Short exercise:
Produce an exact copy of the lines from the line that contains "In considering" to the end of the listing below.
>> Start
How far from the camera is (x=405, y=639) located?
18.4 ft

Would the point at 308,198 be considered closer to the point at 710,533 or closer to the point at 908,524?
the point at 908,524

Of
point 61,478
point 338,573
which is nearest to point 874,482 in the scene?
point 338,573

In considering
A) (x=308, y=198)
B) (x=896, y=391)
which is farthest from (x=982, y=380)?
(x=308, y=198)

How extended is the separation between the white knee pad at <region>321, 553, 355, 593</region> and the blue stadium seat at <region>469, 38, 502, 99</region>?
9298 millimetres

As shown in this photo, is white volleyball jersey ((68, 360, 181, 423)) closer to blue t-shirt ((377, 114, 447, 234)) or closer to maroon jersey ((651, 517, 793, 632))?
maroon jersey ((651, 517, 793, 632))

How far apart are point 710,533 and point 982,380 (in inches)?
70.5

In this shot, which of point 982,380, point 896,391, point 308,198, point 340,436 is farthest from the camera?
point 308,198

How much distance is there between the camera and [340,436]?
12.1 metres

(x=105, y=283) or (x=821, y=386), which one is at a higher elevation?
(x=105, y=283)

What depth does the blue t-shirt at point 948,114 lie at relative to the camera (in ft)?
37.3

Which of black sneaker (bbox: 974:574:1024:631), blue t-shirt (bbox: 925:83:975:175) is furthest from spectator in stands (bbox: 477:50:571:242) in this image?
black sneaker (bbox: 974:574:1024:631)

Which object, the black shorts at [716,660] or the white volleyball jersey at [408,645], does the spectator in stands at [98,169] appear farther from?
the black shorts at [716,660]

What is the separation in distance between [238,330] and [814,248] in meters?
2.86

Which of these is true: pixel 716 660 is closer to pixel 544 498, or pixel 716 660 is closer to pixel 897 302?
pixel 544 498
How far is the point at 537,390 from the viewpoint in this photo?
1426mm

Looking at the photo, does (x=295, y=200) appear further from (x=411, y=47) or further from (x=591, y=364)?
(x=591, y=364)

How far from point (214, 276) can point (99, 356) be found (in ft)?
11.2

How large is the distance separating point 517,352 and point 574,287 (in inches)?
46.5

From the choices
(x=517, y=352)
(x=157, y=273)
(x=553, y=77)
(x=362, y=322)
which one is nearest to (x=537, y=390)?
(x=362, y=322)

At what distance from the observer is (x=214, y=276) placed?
>> End
Response for this exercise:
In considering
A) (x=308, y=198)
B) (x=896, y=391)
which is farthest from (x=982, y=380)?
(x=308, y=198)

How extended is the separation between the white knee pad at <region>321, 553, 355, 593</region> and the blue stadium seat at <region>469, 38, 502, 99</region>?
9298 millimetres

As shown in this photo, is white volleyball jersey ((68, 360, 181, 423)) closer to blue t-shirt ((377, 114, 447, 234)) or closer to maroon jersey ((651, 517, 793, 632))?
maroon jersey ((651, 517, 793, 632))

How far apart are point 710,533 and point 982,380 (in inches)?
70.5

In this shot, which of point 982,380, point 896,391, point 308,198, point 340,436 is farthest from the camera?
point 308,198

How much distance is there between the camera and [340,436]?
12.1 metres

(x=105, y=283) or (x=821, y=386), which one is at a higher elevation?
(x=105, y=283)

What depth does the blue t-shirt at point 948,114 lie at relative to the camera (in ft)?
37.3

Which of black sneaker (bbox: 974:574:1024:631), blue t-shirt (bbox: 925:83:975:175) is furthest from spectator in stands (bbox: 477:50:571:242) in this image?
black sneaker (bbox: 974:574:1024:631)

Which object, the black shorts at [716,660] or the white volleyball jersey at [408,645], does the spectator in stands at [98,169] appear farther from?
the black shorts at [716,660]

What is the separation in distance between [238,330] and [814,248] in meters?
2.86

Which of these is true: pixel 716 660 is closer to pixel 544 498, or pixel 716 660 is closer to pixel 897 302?
pixel 544 498
How far is the point at 537,390 from the viewpoint in this photo?
1426mm

Looking at the photo, does (x=295, y=200) appear further from (x=411, y=47) or further from (x=591, y=364)?
(x=591, y=364)

How far from point (214, 276) can point (99, 356) be found (in ft)?
11.2

How large is the distance separating point 517,352 and point 574,287 (in inches)?
46.5

From the choices
(x=517, y=352)
(x=157, y=273)
(x=553, y=77)
(x=362, y=322)
which one is nearest to (x=537, y=390)?
(x=362, y=322)

At what distance from the observer is (x=214, y=276) placed?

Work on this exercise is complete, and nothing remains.